> _Problem statement_:
Your answer should hold exactly the lines beginning with the one that contains "this 640×427 image." and ending with the last line of the material, both included. Leave every picture out.

────────────────────

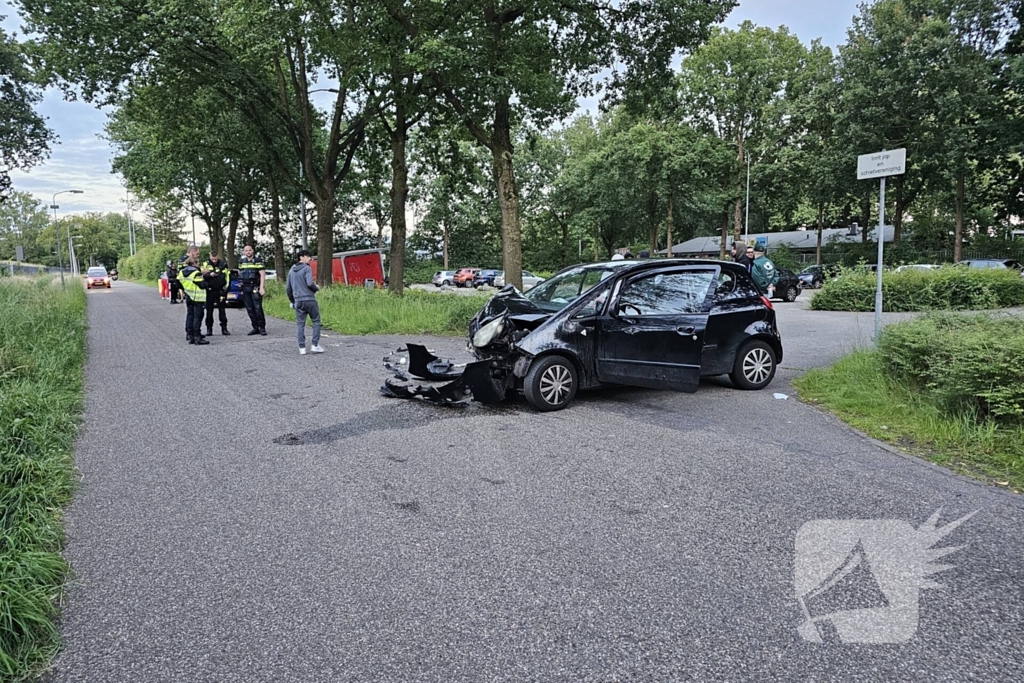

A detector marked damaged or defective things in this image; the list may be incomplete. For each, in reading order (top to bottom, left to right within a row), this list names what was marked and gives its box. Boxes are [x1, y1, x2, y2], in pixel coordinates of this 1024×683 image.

shattered windshield [524, 266, 620, 312]
broken headlight [472, 316, 504, 348]
heavily damaged black car [384, 260, 784, 412]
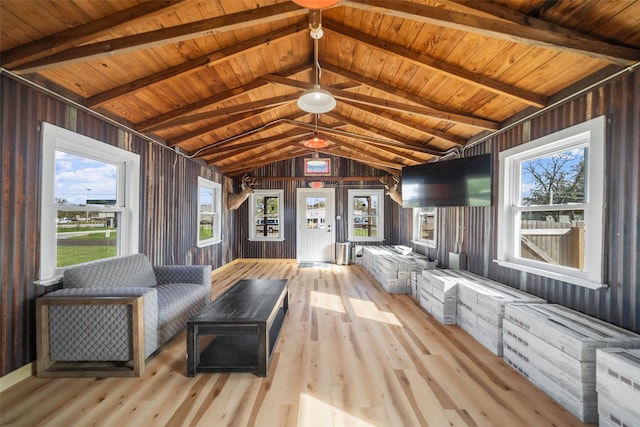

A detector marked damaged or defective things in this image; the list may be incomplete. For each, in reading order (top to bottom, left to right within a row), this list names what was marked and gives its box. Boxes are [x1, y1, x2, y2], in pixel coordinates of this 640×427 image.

rusted metal wall panel [0, 76, 225, 374]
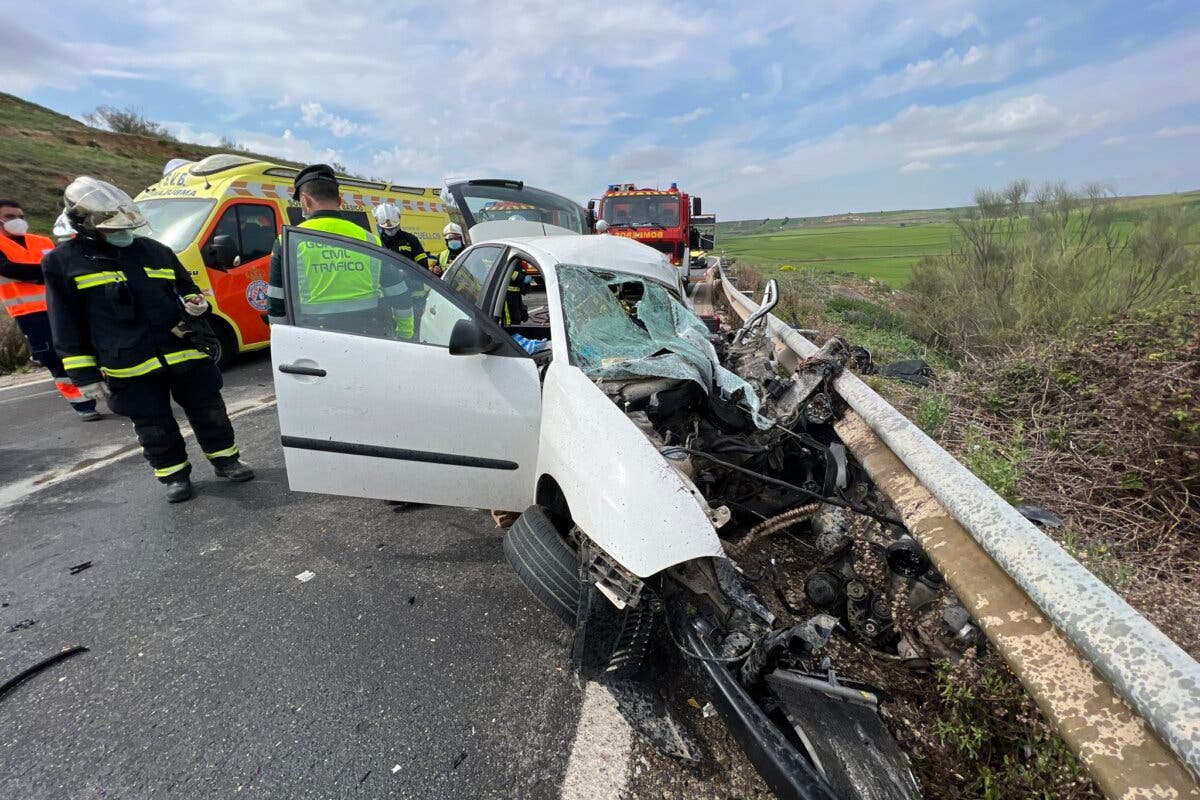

────────────────────

> _Your solution_:
A detector marked damaged or defective things in this image; the list may be incomplete. For each, in reading order (top to bottom, left to right within a row), this list names what was marked and gives its box. Boxes are [x1, y1, x2, y2], in pixel coordinates of this 640×427 image.

rusted metal wall panel [0, 76, 225, 374]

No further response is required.